### ENTRIES SUPPLIED
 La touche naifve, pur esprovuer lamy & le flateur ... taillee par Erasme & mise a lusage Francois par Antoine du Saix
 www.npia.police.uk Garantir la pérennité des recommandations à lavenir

...

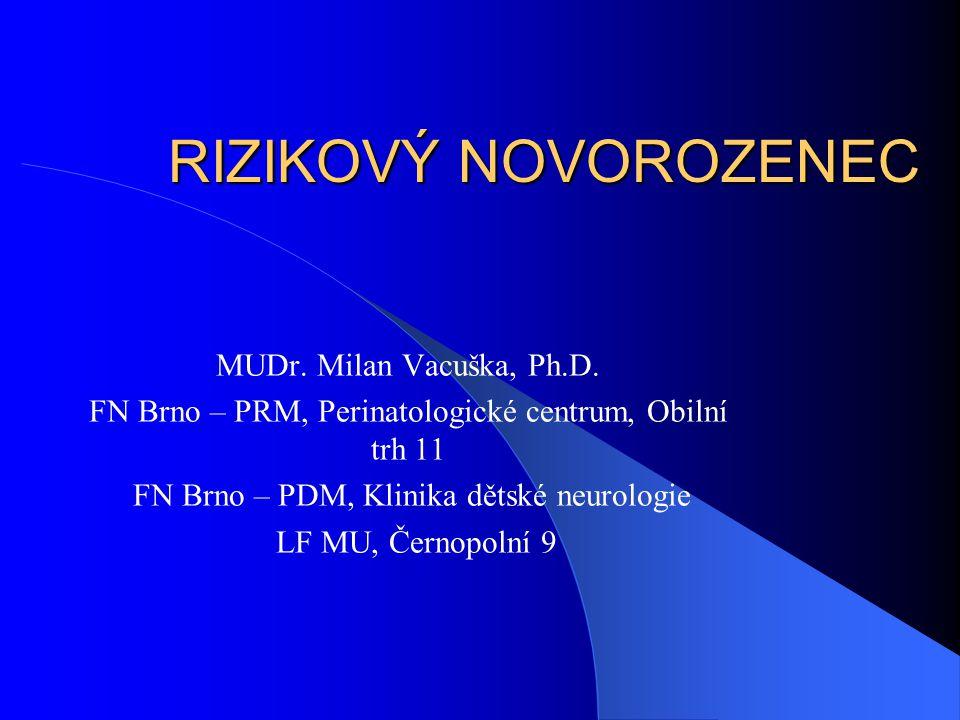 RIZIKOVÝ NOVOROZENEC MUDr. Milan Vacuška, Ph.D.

### WHAT IS NEEDED
With the first line being the one containing "La touche naifve, pur" and the last line the one containing "www.npia.police.uk Garantir la", transcribe exactly the lines above that fall in that range.

### OUTPUT FOR THIS EXERCISE
 La touche naifve, pur esprovuer lamy & le flateur ... taillee par Erasme & mise a lusage Francois par Antoine du Saix
 www.npia.police.uk Garantir la pérennité des recommandations à lavenir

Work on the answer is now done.